Im just wondering how tall a super silver haze grows outside? Im in South East Queensland and its currently summer here. The plant is now 4ft tall and growing very fast in its air pot, its very healthy. I will upload some photos tomorrow, but I want to know should I let this girl run its natural course, or should I top it? I live in what could be called a forest, so its not hard to hide this plant. 

Interesting, my last grow was indoors, had all sorts of issues being a newbie, but this girl I just planted in some Canna Terra pro and let her go, man she loves that stuff. I dont water all that mush as it rains here once a week at present, I f not then I drop in some PH 6.5 water. I have added a bit of fish and kelp additive, not much, just a bit. Im trying not to overdo this grow as I did the last one, the less I touch her, the better she is, much like my wife :hubba:    

How much bud should I expect from this one plant if left to its own devices? 
Is SSH a good smoke, is it a good high?


----------



## NorthstarNug (Mar 22, 2014)

I think ssh can be monster. You could expect a 10' + plant. How long are your days right now?
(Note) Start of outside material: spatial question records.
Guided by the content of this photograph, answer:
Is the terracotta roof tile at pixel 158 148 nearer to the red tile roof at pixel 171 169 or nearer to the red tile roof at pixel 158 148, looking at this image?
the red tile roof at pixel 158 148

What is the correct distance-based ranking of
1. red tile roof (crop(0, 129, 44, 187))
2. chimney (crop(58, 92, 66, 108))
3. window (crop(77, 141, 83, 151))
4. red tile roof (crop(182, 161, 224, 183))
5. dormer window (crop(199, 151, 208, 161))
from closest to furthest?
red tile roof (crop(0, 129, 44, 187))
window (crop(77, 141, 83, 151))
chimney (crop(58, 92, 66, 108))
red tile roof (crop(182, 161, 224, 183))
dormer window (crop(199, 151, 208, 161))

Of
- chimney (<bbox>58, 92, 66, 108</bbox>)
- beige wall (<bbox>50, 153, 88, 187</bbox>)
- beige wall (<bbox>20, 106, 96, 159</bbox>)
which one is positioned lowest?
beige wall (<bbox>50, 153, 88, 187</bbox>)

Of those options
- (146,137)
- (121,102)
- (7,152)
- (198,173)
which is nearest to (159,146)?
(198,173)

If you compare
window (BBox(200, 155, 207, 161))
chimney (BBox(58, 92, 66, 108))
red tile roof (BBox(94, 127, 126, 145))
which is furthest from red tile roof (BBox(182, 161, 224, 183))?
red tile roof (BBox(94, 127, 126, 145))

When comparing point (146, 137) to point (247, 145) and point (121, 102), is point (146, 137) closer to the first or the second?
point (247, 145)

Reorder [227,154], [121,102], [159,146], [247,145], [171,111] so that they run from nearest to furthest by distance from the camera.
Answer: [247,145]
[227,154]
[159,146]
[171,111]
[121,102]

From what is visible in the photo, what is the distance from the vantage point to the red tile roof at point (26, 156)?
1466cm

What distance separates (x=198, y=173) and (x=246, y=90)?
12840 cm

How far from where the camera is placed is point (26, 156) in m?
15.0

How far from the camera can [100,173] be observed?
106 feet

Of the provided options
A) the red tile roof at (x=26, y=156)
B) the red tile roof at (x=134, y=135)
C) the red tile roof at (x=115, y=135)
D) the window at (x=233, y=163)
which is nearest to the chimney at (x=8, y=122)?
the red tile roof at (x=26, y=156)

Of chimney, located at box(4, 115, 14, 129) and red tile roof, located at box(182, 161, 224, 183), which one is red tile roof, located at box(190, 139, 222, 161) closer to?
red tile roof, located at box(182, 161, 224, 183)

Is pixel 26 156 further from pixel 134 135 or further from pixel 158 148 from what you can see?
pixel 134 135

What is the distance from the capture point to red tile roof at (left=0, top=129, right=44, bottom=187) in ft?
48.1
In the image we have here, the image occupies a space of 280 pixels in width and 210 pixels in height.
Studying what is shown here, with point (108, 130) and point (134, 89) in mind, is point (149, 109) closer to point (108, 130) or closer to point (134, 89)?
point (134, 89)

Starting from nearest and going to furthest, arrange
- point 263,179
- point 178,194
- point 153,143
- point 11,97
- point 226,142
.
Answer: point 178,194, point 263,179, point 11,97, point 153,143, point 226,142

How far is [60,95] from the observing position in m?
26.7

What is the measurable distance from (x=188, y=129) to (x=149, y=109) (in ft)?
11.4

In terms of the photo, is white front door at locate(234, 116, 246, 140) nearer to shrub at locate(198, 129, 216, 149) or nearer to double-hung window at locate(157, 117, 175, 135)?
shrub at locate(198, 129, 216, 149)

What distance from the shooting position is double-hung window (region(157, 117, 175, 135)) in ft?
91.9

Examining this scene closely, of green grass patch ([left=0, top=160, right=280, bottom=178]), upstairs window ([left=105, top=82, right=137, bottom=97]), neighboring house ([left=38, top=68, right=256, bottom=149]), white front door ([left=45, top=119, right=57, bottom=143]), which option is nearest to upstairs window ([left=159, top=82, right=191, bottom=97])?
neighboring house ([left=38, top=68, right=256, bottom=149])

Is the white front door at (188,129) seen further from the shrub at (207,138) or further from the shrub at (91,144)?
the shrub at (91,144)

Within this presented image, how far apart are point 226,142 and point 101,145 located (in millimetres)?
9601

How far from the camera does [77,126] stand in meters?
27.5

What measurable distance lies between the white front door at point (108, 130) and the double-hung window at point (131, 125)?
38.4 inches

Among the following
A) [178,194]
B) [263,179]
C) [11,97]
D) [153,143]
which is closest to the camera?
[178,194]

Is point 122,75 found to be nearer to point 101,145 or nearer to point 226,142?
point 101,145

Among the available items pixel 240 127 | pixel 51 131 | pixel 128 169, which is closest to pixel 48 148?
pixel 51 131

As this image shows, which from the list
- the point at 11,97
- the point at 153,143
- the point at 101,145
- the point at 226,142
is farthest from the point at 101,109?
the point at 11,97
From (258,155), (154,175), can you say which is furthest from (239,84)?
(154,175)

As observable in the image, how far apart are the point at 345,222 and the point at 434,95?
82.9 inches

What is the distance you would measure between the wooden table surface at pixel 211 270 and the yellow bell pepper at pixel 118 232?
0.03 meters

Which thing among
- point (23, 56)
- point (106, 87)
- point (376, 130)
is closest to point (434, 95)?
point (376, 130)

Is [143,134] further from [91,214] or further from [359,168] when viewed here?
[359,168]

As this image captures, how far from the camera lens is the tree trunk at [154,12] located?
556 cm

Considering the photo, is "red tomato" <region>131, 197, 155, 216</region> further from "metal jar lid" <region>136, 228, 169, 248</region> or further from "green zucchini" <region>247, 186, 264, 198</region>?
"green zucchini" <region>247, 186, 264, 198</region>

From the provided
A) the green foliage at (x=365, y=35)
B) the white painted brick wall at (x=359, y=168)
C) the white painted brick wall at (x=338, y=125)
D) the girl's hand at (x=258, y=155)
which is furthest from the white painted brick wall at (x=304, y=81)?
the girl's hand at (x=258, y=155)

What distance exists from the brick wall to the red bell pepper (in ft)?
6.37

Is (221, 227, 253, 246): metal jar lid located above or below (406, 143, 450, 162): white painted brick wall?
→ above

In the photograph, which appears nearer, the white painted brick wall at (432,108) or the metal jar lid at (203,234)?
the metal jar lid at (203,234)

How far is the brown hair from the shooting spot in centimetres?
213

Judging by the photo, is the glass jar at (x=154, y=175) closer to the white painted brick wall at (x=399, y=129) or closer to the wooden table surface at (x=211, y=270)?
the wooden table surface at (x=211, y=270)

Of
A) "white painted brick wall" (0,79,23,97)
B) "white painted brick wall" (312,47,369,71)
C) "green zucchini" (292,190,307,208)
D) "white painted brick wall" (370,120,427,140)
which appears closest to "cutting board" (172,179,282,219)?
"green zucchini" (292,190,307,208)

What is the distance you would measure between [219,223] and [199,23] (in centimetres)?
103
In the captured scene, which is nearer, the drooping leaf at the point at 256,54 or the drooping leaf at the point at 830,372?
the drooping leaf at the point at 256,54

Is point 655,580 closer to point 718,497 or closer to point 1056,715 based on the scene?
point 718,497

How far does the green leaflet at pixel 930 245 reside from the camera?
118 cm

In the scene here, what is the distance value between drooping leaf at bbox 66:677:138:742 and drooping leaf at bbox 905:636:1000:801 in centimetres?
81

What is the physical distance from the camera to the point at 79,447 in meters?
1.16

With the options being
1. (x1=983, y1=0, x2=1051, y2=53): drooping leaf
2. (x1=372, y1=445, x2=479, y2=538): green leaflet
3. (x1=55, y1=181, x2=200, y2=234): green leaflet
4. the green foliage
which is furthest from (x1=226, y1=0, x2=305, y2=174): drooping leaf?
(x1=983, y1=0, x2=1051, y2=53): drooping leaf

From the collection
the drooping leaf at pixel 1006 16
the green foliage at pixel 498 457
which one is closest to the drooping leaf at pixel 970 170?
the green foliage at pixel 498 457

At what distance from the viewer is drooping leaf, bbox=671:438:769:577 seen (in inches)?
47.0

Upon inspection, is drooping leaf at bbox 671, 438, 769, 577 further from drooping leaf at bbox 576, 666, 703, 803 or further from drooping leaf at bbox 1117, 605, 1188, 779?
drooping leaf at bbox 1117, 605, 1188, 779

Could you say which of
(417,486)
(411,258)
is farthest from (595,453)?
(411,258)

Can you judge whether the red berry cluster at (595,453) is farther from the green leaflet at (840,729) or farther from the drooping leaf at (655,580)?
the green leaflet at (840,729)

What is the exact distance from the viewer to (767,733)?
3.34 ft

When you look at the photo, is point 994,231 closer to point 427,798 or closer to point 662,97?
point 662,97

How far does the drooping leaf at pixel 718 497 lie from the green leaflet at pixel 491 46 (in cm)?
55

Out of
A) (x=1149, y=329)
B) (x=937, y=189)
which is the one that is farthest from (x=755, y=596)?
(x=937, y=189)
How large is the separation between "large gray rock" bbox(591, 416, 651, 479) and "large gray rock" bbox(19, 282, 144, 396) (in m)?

If they are near the 12/12 then I wouldn't top her. If you have a few weeks tell she starts to flower I might play with had a bit. Maybe tie her down in spots and top some. 

Hope that helps... P.S. you do know she can be an 11 week plant right?


----------



## orangesunshine (Mar 22, 2014)

my guess---she will easily exceed 12'---IMO don't top her---bend and tie line to rocks/bricks to open up the middle of the plant---if u use bricks instead of stakes u still give urself easy access to the interior of the plant if u spot something that needs ur attention and bending over gives access to the tops without the use of a ladder

pics to see the set up surrounding area would make it easier to toss out the best opinion---as trellis may be another option---i just would not top her


----------



## NorthstarNug (Mar 22, 2014)

Yes pics would tell us more.

Why would you not top her OS. I've always had good results topping Sativa's.


----------



## Rosebud (Mar 22, 2014)

I top everything and regret it when i don't. lol


----------



## NorthstarNug (Mar 22, 2014)

Top, train, Fim and loly pop. I was thinking about going with a ssh this year for my outdoor grow. I'm just a little worried about the finish time. I wanted to go with it because I could train the hell out of it and keep it about 6' tall but 6' wide. Nice sized tops all over the place.


----------



## orangesunshine (Mar 22, 2014)

NorthstarNug said:


> Yes pics would tell us more.
> 
> Why would you not top her OS. I've always had good results topping Sativa's.



cause u will get the same result of more tops by bending instead of physically topping

i'd a topped her before she reached 4'---maybe a couple times when she was much shorter

also need to consider the length of the season---the guy said he was already in summer---i top in spring---not summer

i dont want my plant expelling energy on repairing it self from topping in the summer if i can help it


----------



## NorthstarNug (Mar 22, 2014)

Understandable, she probably wouldn't even stress a bit from some bondag or a good neck snapping.


----------



## NorthstarNug (Mar 22, 2014)

I didn't even notice this thread is almost a month and a half old. Lol wonder where she's at.


----------



## BudGrower (Mar 23, 2014)

Rosebud said:


> I top everything and regret it when i don't. lol


topping is :bump:


----------